We see new entrants to the market flooding $DOGE and $BTC, enraptured by the story behind the crypto revolution and captured by early initial success. Look at my account. It’s up 1,000% I must know what I’m doing. I can’t imagine I just now found out about this. Look at the innate knowledge I have and how I can read these markets. If the market goes down, it’s not because of anything other than people not knowing what I know.

It’s going to make me sound like an asshole but it has to be said: if you are up 1,000% on an investment and you haven’t sold anything, you aren’t an investor. You’re not “beating the market”. You’re not on the vanguard of a new wave of investor shaking the establishment. You’re not “doing battle with the hedgies”. You’re a rube.

Everyone starts somewhere. Unfortunately (or maybe not) for some people, that somewhere is in the middle of a period of mania leading to euphoria in a specific market sector. It’s a period where you just can’t lose money. The good ones get crushed and learn from their mistakes. They lick their wounds and decide to stick with it. I mean, the population of r/ThetaGang must have EXPLODED of the past year with people destroying themselves with options buys. The bad ones get crushed and disappear, further angered at a system that “manipulated” them out of their money.

The moral of the story here is that we should all be suspicious of everything in the markets.
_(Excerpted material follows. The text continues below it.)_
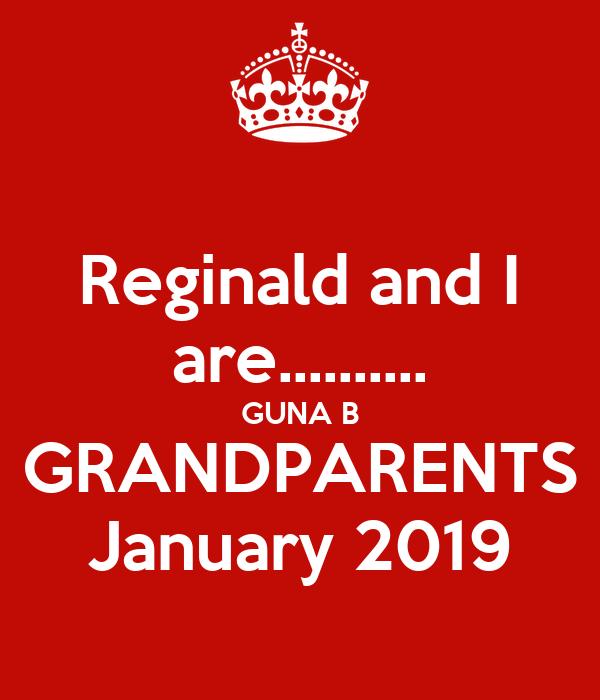 Reginald and I are.......... GUNA B GRANDPARENTS January 2019
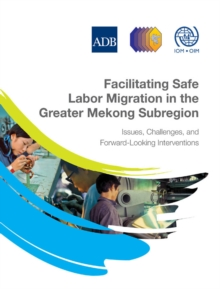 Facilitating Safe Labor Migration in the Greater Mekong Subregion : Issues, Challenges, and Forward-Looking Interventions, EPUB eBook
Above everything else, we should be most suspicious of ourselves. Are we trading for the right reasons? Are we missing something? Are we really as smart as we think we are? The second you start to believe you know something the rest of the market doesn’t, well you’re screwed. Just remember that the second you look at a chart like the BTC or DOGE charts above and blindly think they look good you have turned a corner into trading on emotion or hope. What goes down isn't required to come up.